Zoe’s mother said she all the time ignored the comments as “harmless” until a childcare incident involving Zoe’s grandmother led to disaster.

Zoe’s mother said she left the 3-year-old girl in her mother’s care for a couple of hours a couple of weeks ago as a consequence of a piece emergency.

“When I arrived to pick up Zoe, I was horrified – Zoe’s beautiful curls were completely gone,” Zoe’s mother wrote. “My mum cut my daughter’s hair without my consent – ​​she did it halfway through.”

Zoe’s head was “shaved bald.” When her mother asked her grandmother what had happened, her grandmother “just shrugged and said, ‘I did her a favor. Now she looks neat and tidy. And her hair will grow back straight.'”

The child’s mother said she was “angry” and near tears, adding that she felt her mother had “violated my daughter’s self-esteem” and “did not respect my boundaries as a parent.”

The incident prompted Zoe’s mother to call police and report the hair cutting as an assault.

“They came and gave statements to both me and my mum and she was later brought in for questioning.

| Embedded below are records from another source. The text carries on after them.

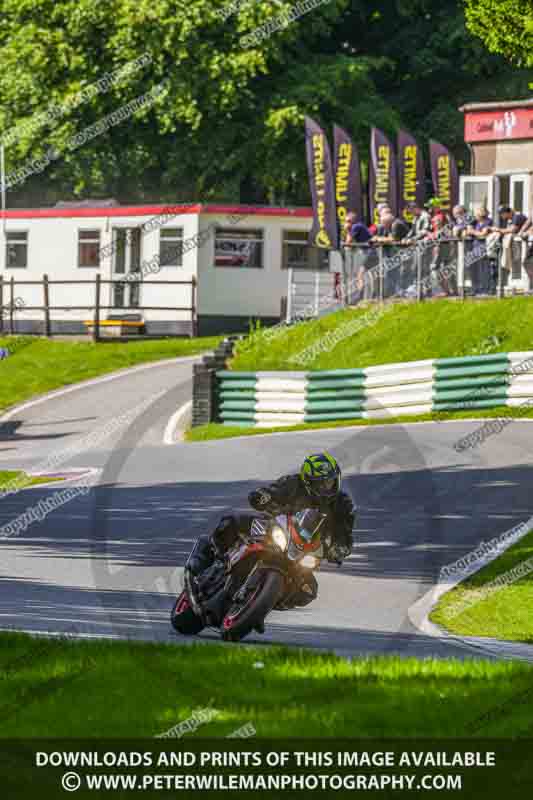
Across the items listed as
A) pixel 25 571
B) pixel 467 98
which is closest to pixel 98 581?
pixel 25 571

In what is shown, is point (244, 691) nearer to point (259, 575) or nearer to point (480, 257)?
point (259, 575)

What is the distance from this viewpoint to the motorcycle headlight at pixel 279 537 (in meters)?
11.0

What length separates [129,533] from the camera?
18.2 metres

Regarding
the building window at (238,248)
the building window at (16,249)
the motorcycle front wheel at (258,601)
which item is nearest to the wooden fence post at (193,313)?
the building window at (238,248)

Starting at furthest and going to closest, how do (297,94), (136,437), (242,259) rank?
(297,94)
(242,259)
(136,437)

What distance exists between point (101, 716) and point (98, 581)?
697cm

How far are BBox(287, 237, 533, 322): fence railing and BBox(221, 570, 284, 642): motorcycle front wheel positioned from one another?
18.4 metres

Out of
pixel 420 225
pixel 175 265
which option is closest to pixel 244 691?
pixel 420 225

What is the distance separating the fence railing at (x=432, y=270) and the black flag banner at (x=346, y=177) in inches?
260

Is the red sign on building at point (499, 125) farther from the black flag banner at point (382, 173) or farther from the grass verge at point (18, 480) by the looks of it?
the grass verge at point (18, 480)

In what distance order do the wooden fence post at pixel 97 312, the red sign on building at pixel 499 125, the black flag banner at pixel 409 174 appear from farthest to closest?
the wooden fence post at pixel 97 312
the black flag banner at pixel 409 174
the red sign on building at pixel 499 125
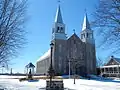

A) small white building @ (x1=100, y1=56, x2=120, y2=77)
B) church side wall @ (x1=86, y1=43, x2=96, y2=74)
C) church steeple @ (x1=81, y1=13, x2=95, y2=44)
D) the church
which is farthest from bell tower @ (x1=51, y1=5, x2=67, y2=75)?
small white building @ (x1=100, y1=56, x2=120, y2=77)

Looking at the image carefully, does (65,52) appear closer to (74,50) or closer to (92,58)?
(74,50)

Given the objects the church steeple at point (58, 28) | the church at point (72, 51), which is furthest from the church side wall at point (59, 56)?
the church steeple at point (58, 28)

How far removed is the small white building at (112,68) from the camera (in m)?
59.1

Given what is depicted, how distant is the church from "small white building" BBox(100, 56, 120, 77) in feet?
11.5

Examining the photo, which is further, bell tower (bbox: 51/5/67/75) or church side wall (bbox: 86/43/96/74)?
church side wall (bbox: 86/43/96/74)

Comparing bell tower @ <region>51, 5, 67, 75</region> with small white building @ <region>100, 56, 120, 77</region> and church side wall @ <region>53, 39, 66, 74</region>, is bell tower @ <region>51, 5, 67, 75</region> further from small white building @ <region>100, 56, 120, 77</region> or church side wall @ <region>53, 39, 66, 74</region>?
small white building @ <region>100, 56, 120, 77</region>

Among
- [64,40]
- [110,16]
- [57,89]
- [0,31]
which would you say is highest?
[64,40]

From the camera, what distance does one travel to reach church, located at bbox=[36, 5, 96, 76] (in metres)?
57.6

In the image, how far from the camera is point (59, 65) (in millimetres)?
57281

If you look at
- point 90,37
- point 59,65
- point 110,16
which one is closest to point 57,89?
point 110,16

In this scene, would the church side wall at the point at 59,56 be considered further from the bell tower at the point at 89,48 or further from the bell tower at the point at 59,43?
the bell tower at the point at 89,48

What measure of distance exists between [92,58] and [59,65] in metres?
12.9

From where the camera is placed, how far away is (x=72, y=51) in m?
61.7

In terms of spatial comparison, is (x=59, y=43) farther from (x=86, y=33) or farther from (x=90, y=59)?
(x=90, y=59)
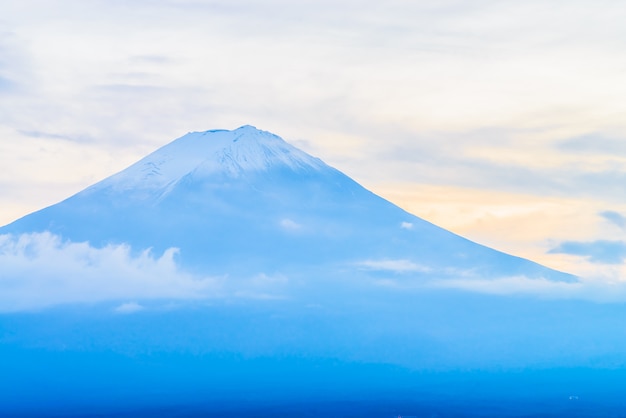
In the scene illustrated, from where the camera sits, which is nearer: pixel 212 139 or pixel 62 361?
pixel 212 139

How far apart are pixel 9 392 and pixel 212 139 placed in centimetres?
3824

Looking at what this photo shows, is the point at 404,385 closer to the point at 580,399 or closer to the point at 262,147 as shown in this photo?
the point at 580,399

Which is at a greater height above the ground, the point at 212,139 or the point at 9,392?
the point at 212,139

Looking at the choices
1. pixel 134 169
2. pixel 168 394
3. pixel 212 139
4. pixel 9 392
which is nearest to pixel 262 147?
pixel 212 139

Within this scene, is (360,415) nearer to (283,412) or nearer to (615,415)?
(283,412)

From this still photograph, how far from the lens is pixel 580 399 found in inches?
6949

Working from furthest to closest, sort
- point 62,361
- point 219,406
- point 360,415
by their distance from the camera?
point 62,361
point 219,406
point 360,415

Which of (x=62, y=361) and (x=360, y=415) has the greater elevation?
(x=62, y=361)

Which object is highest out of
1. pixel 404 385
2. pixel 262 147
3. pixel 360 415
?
pixel 262 147

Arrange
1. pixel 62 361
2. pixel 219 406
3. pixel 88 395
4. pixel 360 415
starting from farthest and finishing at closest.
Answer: pixel 62 361 → pixel 88 395 → pixel 219 406 → pixel 360 415

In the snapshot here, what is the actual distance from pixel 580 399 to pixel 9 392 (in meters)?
67.8

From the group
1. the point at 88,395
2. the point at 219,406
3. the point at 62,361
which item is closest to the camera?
the point at 219,406

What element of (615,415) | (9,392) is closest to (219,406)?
(9,392)

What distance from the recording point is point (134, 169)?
17800 cm
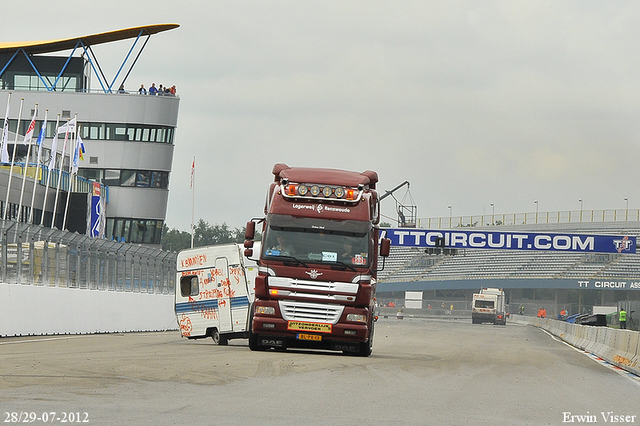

Then my dad, who I have always loved and respected, called me and was furious,” Zoe’s mother wrote. “He said I had gone too far, that my mum was just trying to help and that calling the police was a huge overreaction.”

Thousands of Reddit users sided with the child’s mother, expressing similar contempt and disgust on the grandmother’s behavior, noting the racist connotations surrounding the incident.

“This is terrifying,” one other commenter added. “There is a long, racist history against black women wearing their hair natural, I can’t help but feel like this is somehow stemming from that. Not to mention her ignorance that her hair will ‘grow back straight.’”

“NTA your mom attacked your child because he’s black. That’s a hate crime,” one person added.

“Her comments and inflicting physical harm on a minor are more reminiscent of a hate crime than a haircut,” one other comment echoed.